There’s obviously a lot more to five years of a franchise than we’ve listed here: The apparent failure of No. 1 pick Mickey Moniak and the apparent success of third overall pick Alec Bohm; the unexpected breakout of Rule 5 pick Odubel Herrera and the just-as-sudden collapse of his career around the time the Phillies poked their head out of that hole; Scott Kingery’s pre-debut extension and subsequent oscillations; Vince Velasquez’s health and the fact that the 2020 Phillies had the worst bullpen in 90 years; and, crucially, the way that having four managers and five hitting instructors and so on might have contributed to those good prospects failing to make the transition to the majors.

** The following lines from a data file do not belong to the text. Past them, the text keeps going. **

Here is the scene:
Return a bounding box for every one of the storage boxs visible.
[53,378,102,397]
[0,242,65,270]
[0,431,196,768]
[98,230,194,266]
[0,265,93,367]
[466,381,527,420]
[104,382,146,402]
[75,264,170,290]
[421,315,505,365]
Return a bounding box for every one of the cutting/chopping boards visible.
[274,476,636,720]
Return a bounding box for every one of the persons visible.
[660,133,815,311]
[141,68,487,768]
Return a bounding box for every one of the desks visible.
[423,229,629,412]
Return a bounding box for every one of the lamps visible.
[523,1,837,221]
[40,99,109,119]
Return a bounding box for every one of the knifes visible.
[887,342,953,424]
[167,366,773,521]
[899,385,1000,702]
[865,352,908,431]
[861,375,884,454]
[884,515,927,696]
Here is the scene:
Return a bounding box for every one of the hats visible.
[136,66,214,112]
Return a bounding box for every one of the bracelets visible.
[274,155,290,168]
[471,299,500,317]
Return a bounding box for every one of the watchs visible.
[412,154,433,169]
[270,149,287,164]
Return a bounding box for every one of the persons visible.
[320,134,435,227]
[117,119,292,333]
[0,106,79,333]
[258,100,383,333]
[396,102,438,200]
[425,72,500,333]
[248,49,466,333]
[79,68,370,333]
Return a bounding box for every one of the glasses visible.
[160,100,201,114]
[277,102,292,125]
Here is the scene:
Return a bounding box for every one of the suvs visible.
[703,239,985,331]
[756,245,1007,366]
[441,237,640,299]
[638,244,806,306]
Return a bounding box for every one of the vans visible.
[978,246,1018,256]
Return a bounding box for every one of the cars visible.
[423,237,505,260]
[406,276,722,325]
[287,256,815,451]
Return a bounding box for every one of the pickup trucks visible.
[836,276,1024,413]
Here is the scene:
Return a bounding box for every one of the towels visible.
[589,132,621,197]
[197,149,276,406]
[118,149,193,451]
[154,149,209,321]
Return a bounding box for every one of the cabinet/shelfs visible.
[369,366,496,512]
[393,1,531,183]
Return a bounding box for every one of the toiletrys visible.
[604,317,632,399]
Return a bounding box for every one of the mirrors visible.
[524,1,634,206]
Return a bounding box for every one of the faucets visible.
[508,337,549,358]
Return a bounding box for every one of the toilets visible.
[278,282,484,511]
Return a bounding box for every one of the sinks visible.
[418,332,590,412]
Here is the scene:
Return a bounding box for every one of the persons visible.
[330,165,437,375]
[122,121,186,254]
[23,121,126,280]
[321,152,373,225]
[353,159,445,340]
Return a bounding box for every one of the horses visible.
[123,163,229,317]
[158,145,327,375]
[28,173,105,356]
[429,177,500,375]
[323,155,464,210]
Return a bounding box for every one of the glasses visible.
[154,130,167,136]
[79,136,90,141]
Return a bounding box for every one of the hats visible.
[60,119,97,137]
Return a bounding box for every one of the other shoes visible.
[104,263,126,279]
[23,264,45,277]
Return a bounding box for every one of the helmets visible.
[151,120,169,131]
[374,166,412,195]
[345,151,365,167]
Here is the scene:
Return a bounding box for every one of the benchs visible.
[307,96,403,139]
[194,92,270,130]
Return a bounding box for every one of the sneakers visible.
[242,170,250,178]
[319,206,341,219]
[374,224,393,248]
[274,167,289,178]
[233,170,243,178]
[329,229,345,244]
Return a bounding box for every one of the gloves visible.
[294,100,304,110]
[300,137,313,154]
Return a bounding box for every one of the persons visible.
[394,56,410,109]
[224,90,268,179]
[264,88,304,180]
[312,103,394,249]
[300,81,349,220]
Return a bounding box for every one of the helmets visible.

You can’t predict a single day of baseball, and it’s awfully hard to predict a year of it, or to predict what a single prospect will do or how a single veteran will age after signing a three-year contract. But the five-year teardown is a bet that, on a long-enough timeline, with an entire organization, you can tame that unpredictability. In a lot of ways the Phillies did: They got cheaper, they got younger, they got All-Stars and MVP candidates, and they even got quite a bit better than they had been in 2015. They got into three pennant races, sort of. But the unpredictability was always lurking. Nothing against the Phillies specifically, but that outcome should make us happy. Tanking to win later isn’t a very fun strategy to cheer on in the first place, but it would be even more obnoxious if its success were inevitable.